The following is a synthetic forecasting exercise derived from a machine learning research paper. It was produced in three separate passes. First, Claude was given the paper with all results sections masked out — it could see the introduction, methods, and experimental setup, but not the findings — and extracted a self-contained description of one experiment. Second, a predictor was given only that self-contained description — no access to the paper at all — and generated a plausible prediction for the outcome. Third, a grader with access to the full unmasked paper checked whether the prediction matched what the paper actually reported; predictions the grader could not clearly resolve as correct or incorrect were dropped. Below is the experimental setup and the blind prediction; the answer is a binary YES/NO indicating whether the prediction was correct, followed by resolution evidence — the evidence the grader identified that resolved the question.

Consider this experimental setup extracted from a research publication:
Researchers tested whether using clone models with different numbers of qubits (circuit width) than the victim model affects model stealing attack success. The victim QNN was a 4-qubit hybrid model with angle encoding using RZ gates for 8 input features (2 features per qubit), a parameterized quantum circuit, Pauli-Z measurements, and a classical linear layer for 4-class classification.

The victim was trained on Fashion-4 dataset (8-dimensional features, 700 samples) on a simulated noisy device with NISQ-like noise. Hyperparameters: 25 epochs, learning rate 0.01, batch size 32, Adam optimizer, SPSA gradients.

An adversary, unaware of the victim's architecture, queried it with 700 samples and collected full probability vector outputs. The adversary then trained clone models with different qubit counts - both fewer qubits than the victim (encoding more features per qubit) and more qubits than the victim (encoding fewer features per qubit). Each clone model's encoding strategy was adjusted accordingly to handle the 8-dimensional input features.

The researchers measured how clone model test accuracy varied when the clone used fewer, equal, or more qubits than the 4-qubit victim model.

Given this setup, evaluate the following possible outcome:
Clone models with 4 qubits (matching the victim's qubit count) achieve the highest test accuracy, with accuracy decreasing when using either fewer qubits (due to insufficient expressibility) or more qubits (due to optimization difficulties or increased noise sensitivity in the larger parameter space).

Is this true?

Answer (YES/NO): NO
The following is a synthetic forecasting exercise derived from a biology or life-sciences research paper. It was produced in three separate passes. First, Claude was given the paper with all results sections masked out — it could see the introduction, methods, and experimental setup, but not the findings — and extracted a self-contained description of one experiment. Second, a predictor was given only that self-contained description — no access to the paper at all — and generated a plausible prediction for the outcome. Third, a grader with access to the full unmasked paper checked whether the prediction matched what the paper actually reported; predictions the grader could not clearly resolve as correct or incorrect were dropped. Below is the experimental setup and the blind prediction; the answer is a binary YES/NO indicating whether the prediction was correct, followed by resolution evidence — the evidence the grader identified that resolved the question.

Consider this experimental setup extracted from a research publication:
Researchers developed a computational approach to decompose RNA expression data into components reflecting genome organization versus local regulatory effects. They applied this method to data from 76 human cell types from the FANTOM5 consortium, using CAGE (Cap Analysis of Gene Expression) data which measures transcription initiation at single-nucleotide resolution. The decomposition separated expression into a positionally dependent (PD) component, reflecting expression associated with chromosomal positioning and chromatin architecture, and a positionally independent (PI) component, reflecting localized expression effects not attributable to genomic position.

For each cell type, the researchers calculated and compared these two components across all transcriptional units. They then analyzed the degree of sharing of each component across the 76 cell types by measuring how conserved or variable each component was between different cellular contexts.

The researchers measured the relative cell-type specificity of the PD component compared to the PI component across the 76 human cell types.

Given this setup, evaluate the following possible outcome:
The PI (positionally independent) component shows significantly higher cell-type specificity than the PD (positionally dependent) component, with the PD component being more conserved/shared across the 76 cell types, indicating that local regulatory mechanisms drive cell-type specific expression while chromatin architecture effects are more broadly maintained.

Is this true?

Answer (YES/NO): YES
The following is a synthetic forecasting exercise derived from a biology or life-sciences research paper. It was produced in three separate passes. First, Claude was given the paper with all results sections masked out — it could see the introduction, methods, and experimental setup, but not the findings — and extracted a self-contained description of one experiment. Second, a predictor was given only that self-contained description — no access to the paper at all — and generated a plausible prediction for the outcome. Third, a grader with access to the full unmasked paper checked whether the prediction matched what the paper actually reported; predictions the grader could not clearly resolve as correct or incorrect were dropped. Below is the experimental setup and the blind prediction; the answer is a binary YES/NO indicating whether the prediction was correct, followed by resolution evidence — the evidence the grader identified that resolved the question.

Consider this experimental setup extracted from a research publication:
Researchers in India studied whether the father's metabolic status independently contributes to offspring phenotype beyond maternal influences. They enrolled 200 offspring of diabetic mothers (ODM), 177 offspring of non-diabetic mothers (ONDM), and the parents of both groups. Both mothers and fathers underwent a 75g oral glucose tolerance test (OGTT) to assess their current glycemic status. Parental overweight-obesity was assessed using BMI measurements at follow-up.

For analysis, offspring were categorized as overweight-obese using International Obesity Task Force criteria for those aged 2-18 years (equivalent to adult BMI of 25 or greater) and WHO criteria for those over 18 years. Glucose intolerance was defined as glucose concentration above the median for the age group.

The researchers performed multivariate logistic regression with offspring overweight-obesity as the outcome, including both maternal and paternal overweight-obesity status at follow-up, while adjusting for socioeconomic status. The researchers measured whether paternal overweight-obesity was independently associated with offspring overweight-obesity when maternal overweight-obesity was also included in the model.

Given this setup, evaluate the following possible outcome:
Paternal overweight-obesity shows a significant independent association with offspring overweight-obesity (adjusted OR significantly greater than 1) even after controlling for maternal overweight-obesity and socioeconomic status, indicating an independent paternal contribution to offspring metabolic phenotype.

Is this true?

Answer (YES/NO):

============

WORK ORDER:
Please copy every line of the records above in which "conserved" appears.

SOLUTION BELOW:
For each cell type, the researchers calculated and compared these two components across all transcriptional units. They then analyzed the degree of sharing of each component across the 76 cell types by measuring how conserved or variable each component was between different cellular contexts.
The PI (positionally independent) component shows significantly higher cell-type specificity than the PD (positionally dependent) component, with the PD component being more conserved/shared across the 76 cell types, indicating that local regulatory mechanisms drive cell-type specific expression while chromatin architecture effects are more broadly maintained.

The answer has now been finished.